A high-performance core-sheath C@CuSiO3 nanocatalyst for CO2 hydrogenation to methanol achieved by Cu-C interaction

Catalytic hydrogenation of CO₂ to chemicals and alternative fuels such as methanol is an attractive approach for CO₂ utilization and hydrogen storage. Copper silicate is considered as efficient for hydrogenation of C-O/C=O bonds due to the synergistic effect from its unique dual-sites of Cu⁰-Cu⁺. However, it still confronts great obstacles of poor CO₂ conversion and methanol selectivity.
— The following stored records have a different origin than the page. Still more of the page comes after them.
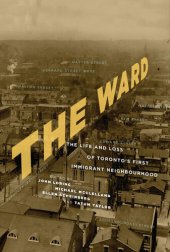 book The Ward: The Life and Loss of Torontoâ€TMs First Immigrant Neighbourhood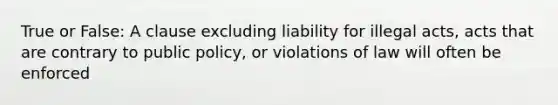 True or False: A clause excluding liability for illegal acts, acts that are contrary to public policy, or violations of law will often be enforced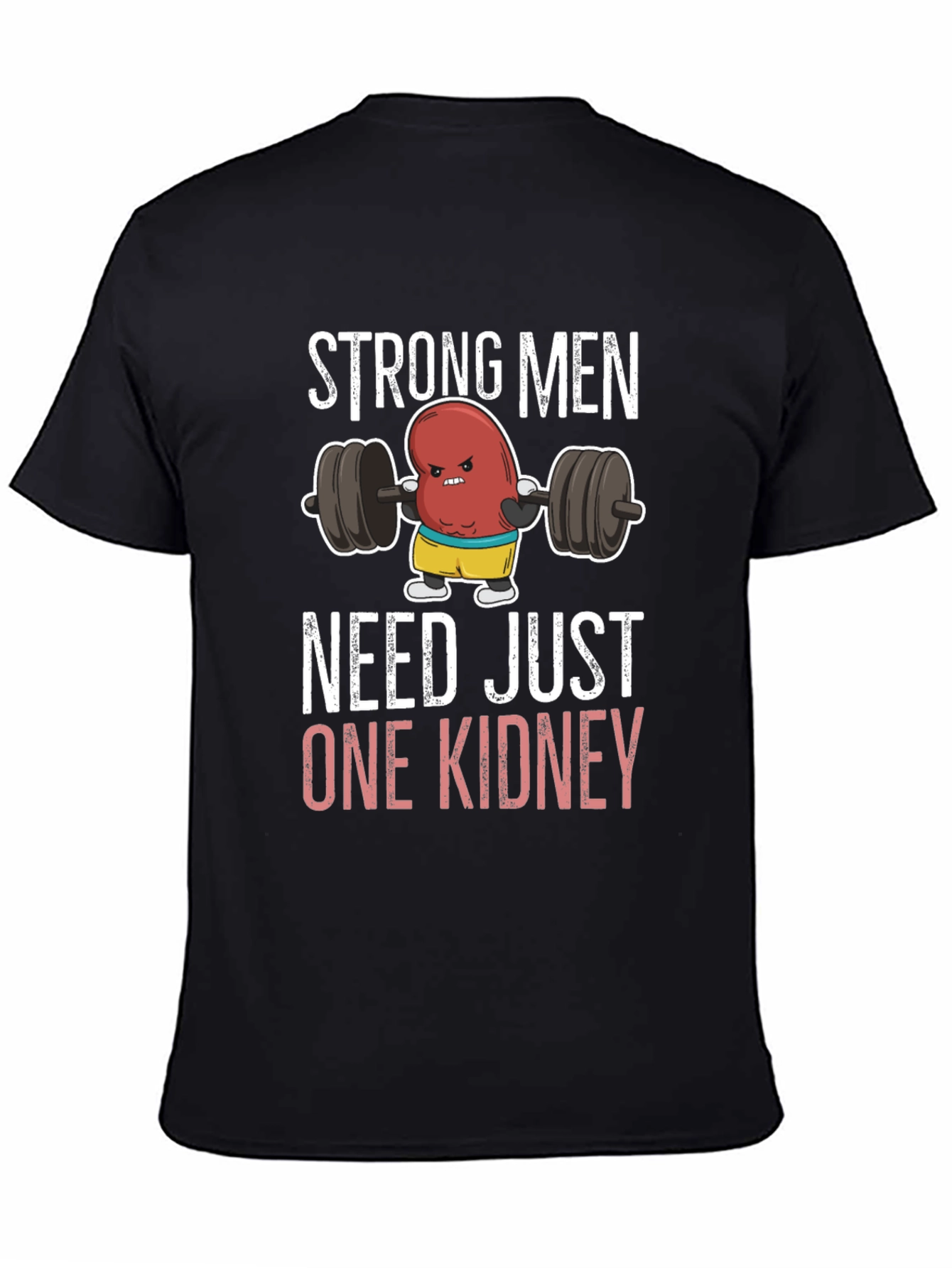 Funny Strong Men Need Just One Kidney T-Shirt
Herein, we introduce carbon nanotubes (CNTs) to electronically interact with Cu⁰-Cu⁺ sites, achieving CO₂ conversion of ∼ 25 % with methanol selectivity up to 80 %, which breaks the equilibrium selectivity (∼51 %) on this condition. Intrinsically, CNTs could not alter the *HOCO and *CO intermediates pathway of hydrogenation over Cu⁰-Cu⁺ sites, but accelerate H₂ dissociation on Cu^δ+ (0 < δ < 1) originated from Cu⁰-C interaction at their interface. This leads to a local concentration enrichment of active H to boost deep hydrogenation to methanol. These findings open a new avenue for designing highly efficient and selective catalytic hydrogenation systems.